Jamieson-Fausset-Brown Bible Commentary
32. Punctuate thus: "If after the manner of men I have fought with beasts at Ephesus, what advantageth it me? If the dead rise not, let us eat and drink," &c. [Bengel]. If "merely as a man" (with the mere human hope of the present life; not with the Christian's hope of the resurrection; answering to "If the dead rise not," the parallel clause in the next sentence), I have fought with men resembling savage beasts. Heraclitus, of Ephesus, had termed his countrymen "wild beasts" four hundred years before. So Epimenides called the Cretians (Tit 1:12). Paul was still at Ephesus (1Co 16:8), and there his life was daily in danger (1Co 4:9; compare 2Co 1:8). Though the tumult (Ac 19:29, 30) had not yet taken place (for after it he set out immediately for Macedonia), this Epistle was written evidently just before it, when the storm was gathering; "many adversaries" (1Co 16:9) were already menacing him.

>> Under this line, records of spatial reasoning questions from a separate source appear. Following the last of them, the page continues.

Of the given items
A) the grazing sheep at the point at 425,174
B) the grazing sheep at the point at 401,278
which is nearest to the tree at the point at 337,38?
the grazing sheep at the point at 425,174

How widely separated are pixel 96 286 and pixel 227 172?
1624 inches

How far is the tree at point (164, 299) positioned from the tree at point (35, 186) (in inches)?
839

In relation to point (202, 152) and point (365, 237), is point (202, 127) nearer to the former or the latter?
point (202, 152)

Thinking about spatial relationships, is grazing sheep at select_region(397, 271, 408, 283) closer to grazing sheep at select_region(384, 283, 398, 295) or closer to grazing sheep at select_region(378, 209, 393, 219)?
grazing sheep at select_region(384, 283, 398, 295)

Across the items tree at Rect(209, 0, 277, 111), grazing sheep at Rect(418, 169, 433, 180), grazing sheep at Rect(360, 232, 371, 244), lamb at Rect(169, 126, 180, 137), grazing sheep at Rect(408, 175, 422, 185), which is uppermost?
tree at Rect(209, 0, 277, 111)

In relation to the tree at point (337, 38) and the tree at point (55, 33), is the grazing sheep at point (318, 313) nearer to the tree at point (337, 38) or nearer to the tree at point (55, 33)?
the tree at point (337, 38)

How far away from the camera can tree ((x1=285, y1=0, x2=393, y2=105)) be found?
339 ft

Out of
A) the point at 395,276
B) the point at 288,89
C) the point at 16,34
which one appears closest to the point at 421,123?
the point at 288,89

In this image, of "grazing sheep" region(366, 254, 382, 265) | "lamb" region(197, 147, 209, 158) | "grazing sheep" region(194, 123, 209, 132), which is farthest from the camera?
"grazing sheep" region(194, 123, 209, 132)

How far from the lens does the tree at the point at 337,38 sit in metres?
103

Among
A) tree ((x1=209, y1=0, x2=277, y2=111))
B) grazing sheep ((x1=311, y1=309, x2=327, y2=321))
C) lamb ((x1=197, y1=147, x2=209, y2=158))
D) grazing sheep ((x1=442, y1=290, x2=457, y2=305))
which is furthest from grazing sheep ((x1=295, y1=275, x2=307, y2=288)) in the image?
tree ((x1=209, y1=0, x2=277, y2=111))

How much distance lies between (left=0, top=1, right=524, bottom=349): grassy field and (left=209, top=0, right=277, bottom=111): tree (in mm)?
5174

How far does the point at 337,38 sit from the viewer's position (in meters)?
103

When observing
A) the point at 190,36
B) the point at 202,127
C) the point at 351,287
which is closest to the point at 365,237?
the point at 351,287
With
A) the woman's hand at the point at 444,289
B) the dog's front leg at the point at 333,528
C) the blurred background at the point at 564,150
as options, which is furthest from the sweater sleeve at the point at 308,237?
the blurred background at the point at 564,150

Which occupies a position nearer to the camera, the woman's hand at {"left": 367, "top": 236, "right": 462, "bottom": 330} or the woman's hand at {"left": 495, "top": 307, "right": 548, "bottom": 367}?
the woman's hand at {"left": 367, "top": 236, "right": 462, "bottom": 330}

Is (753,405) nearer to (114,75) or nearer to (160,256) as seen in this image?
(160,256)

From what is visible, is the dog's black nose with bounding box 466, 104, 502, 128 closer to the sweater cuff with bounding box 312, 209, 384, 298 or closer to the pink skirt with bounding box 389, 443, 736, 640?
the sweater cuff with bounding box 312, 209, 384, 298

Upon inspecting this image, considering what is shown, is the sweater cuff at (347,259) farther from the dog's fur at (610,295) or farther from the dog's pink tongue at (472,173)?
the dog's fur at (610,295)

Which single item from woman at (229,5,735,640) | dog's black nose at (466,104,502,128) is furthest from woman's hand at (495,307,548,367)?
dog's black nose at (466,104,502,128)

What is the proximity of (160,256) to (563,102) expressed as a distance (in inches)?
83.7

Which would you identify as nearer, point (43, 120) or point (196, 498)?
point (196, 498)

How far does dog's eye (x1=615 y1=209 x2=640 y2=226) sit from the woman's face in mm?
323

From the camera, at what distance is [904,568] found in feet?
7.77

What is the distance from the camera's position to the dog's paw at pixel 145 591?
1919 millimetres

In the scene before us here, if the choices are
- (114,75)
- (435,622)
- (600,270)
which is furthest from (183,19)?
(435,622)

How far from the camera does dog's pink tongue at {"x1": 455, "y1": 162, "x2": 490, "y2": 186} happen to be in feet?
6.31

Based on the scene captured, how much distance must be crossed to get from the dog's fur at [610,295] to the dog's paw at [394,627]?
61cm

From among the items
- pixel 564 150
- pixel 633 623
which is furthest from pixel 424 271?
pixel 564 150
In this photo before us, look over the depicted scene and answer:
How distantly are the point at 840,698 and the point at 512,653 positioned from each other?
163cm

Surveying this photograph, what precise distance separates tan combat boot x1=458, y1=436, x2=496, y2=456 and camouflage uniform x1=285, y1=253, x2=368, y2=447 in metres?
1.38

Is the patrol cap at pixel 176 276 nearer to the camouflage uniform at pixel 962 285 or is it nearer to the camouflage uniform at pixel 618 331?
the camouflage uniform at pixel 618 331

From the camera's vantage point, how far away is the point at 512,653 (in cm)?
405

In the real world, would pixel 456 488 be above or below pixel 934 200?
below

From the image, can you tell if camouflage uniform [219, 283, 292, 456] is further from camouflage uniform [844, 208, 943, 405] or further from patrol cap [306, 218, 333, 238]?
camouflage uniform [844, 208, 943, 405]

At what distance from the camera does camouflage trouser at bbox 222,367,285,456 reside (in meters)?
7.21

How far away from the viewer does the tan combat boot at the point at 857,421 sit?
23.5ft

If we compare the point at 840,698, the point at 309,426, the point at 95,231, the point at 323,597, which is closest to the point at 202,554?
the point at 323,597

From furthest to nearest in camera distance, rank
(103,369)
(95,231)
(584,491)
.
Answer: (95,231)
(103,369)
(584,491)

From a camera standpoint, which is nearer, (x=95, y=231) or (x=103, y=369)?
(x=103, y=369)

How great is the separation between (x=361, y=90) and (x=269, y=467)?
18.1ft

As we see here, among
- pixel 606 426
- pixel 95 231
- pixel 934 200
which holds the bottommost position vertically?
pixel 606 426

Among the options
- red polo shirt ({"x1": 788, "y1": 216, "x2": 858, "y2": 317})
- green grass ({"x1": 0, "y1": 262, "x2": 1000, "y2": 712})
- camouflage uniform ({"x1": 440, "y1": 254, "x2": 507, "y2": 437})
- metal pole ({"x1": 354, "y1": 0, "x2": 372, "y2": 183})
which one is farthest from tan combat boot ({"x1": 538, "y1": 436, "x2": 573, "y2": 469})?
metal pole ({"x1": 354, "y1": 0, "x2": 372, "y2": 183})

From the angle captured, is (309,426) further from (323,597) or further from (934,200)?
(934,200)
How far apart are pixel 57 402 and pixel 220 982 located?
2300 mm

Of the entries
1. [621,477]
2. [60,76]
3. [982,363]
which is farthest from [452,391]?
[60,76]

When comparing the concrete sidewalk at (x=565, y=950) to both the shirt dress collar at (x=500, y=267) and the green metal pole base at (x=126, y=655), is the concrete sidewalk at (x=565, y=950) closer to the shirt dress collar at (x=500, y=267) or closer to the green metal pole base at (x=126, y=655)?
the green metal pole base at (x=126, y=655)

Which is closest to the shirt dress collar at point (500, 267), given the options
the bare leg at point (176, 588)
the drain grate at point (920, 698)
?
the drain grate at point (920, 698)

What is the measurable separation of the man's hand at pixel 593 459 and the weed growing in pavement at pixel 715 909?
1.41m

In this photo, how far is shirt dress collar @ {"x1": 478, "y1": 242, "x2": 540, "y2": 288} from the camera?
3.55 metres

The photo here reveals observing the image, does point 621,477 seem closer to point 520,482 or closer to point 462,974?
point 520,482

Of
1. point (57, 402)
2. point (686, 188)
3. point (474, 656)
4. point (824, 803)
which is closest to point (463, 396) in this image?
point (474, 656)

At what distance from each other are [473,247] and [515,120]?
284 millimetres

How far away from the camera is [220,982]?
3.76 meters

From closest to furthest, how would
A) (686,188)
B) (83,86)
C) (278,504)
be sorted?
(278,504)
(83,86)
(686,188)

what advantageth it me?—seeing I have renounced all that, "as a mere man," might compensate me for such sufferings, gain, fame, &c.
let us eat, &c.—Quoted from the Septuagint, (Isa 22:13), where the prophet describes the reckless self-indulgence of the despisers of God's call to mourning, Let us enjoy the good things of life now, for it soon will end. Paul imitates the language of such skeptics, to reprove both their theory and practice. "If men but persuade themselves that they shall die like the beasts, they soon will live like beasts too" [South].